女神様はそれはそれは美しい嫣然たる微笑をたたえて説明してくださいました。
私の死が全くの想定外だったこと。
死んでしまった以上元の世界に帰ることは出来ないので、別の世界で生きていくチャンスが貰えると言うこと。
望まなければあの世行き。
特例として、生まれ変わりではなく今のこの姿で転生可、等々。
最近流行りの異世界へ行ってどうのこうのというヤツですね!
そういう内容の小説は好きだから、少し興味が沸いた。
まだまだやりたいことがたくさんあったのに、このままあの世直行は勿体無いと思った。
「行きます! 異世界!!」
ただ、そのまま放り出されても生きて行けないとわかっていたので、『私が望む物を出してくれるポケットが欲しい』と言ったら、今回だけねとお許しを頂いた。

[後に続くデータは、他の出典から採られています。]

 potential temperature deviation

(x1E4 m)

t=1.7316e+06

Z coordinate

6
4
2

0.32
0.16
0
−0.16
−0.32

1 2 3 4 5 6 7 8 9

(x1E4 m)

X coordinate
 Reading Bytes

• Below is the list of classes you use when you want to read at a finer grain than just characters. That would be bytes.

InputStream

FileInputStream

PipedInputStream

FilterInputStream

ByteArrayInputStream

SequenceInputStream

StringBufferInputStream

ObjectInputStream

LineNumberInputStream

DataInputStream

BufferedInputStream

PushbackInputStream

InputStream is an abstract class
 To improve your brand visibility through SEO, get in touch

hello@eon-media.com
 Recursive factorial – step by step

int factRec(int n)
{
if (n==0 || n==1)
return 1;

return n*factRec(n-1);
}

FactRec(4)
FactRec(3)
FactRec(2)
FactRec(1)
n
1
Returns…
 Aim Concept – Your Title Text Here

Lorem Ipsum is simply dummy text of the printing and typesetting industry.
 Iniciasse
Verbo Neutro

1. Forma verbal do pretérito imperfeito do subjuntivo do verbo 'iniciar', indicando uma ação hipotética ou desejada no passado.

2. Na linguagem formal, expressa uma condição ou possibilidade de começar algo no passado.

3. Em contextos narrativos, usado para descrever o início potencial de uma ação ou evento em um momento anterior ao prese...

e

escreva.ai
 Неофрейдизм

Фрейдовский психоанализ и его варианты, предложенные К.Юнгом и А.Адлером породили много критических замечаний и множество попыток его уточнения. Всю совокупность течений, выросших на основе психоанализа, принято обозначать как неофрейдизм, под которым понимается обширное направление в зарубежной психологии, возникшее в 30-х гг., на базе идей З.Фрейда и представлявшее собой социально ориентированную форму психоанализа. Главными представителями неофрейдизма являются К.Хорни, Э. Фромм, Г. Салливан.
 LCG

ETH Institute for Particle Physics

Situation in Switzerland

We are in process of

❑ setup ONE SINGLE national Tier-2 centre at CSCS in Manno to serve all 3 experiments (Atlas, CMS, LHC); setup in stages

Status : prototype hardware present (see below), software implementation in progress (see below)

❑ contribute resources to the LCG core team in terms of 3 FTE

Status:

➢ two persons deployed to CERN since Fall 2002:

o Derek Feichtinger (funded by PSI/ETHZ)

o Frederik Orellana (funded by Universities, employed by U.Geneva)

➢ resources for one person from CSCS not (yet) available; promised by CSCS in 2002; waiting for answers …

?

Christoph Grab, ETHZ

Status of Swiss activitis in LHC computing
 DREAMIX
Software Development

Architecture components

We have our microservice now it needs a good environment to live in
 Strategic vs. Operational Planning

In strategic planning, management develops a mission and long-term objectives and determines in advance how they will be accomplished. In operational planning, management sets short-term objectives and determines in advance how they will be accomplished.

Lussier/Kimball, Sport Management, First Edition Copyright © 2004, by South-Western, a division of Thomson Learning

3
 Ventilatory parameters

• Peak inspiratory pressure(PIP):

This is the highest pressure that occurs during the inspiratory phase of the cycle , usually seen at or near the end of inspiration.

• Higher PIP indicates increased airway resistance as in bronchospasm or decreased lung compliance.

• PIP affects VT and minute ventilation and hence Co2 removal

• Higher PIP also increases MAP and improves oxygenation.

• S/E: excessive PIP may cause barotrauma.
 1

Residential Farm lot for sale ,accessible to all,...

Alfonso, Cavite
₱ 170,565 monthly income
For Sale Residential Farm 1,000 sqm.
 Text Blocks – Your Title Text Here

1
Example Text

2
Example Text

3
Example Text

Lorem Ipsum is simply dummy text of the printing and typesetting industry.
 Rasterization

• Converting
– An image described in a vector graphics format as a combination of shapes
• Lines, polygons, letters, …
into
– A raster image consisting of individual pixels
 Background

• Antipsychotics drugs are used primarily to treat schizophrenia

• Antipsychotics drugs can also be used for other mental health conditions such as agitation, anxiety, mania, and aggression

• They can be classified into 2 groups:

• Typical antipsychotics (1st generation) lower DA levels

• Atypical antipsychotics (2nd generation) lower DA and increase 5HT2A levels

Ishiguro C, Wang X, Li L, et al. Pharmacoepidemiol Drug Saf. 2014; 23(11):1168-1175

大好きなアニメの四○元ポケットみたいでワクワクしちゃう。
こうして、ある日突然死んでしまった私は、19歳にして第2の人生を送るべく異世界へと転生することになった。
意識が薄れていく中、女神様の美しい笑顔が翳りを含む。
「どうかあの子達を……——」と消え入りそうな声が妙に耳に残った気がした。
この選択を後にとてつもなく後悔することになろうとは……この時の私は知るよしも無かったのです。